DOCUMENT SECTION -
.....
Read the newest inspection first, then scan for patterns. Repeated high-priority findings matter more than one isolated bad day.

Critical Major Minor

Inspector notes are being added across all restaurants. Some inspections may only show violation codes until notes are available.

  • Disposition: Administrative complaint recommended
  • [03B-01-6] Time/temperature control for safety food, other than whole meat roast, hot held at less than 135 degrees Fahrenheit. In metal bowl on top of rice cooker, rice (69F - Hot Holding) per operator older rice to use first. Operator discarded since new batch is ready.
  • [02D-01-5] Working containers of food removed from original container not identified by common name. Bottom shelf of center prep table, 3 bulk containers of flour and tempura batter missing product labeling.
  • [14-01-5] Bowl or other container with no handle used to dispense food. Plastic portion container used as scoop in bulk rice bag.
  • [31A-11-4] Handwash sink used for purposes other than handwashing. Hand wash sink on either side of cook line used to store items, wiping cloths, cooking utensils and containers. Operator made sinks available.
  • [35A-02-7] Live, small flying insects found. Observed two live flying insects by trash bin in warewashing area and one flying insect by rear exterior door and walk in freezer.
  • [40-06-5] Employee personal items stored in or above a food preparation area, food, clean equipment and utensils, or single-service items. Employees jacket stored over flat racks of beverage bottles. Operator relocated the jacket.
  • [36-73-4] Floors, walls and ceiling soiled/has accumulation of debris. Floor in behind cook line has build up of food debris. Standing water build up on floor in front of three compartment sink. Wall behind hand wash sink next to three compartment sink has build up of dust and spider like dust webs.
.....
DATA ENTRIES -
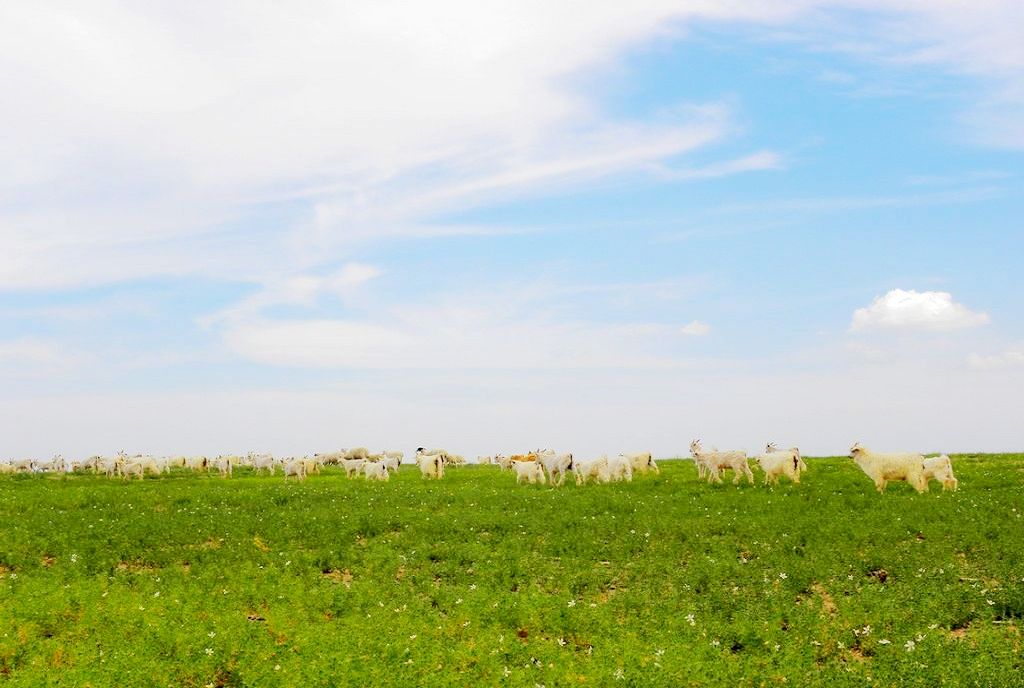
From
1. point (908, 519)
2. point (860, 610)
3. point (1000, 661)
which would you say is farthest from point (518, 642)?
point (908, 519)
.....
WRITTEN EXERCISE 1 - Please transcribe the inspection report, starting at "Read the newest" and ending at "missing product labeling.".
WRITTEN EXERCISE 2 - According to the inspection report, what was being used as a scoop in the bulk rice bag?
The material comes from a separate source unrelated to the inspection report.

FINAL RESULT 1 -
Read the newest inspection first, then scan for patterns. Repeated high-priority findings matter more than one isolated bad day.

Critical Major Minor

Inspector notes are being added across all restaurants. Some inspections may only show violation codes until notes are available.

  • Disposition: Administrative complaint recommended
  • [03B-01-6] Time/temperature control for safety food, other than whole meat roast, hot held at less than 135 degrees Fahrenheit. In metal bowl on top of rice cooker, rice (69F - Hot Holding) per operator older rice to use first. Operator discarded since new batch is ready.
  • [02D-01-5] Working containers of food removed from original container not identified by common name. Bottom shelf of center prep table, 3 bulk containers of flour and tempura batter missing product labeling.

FINAL RESULT 2 - A plastic portion container.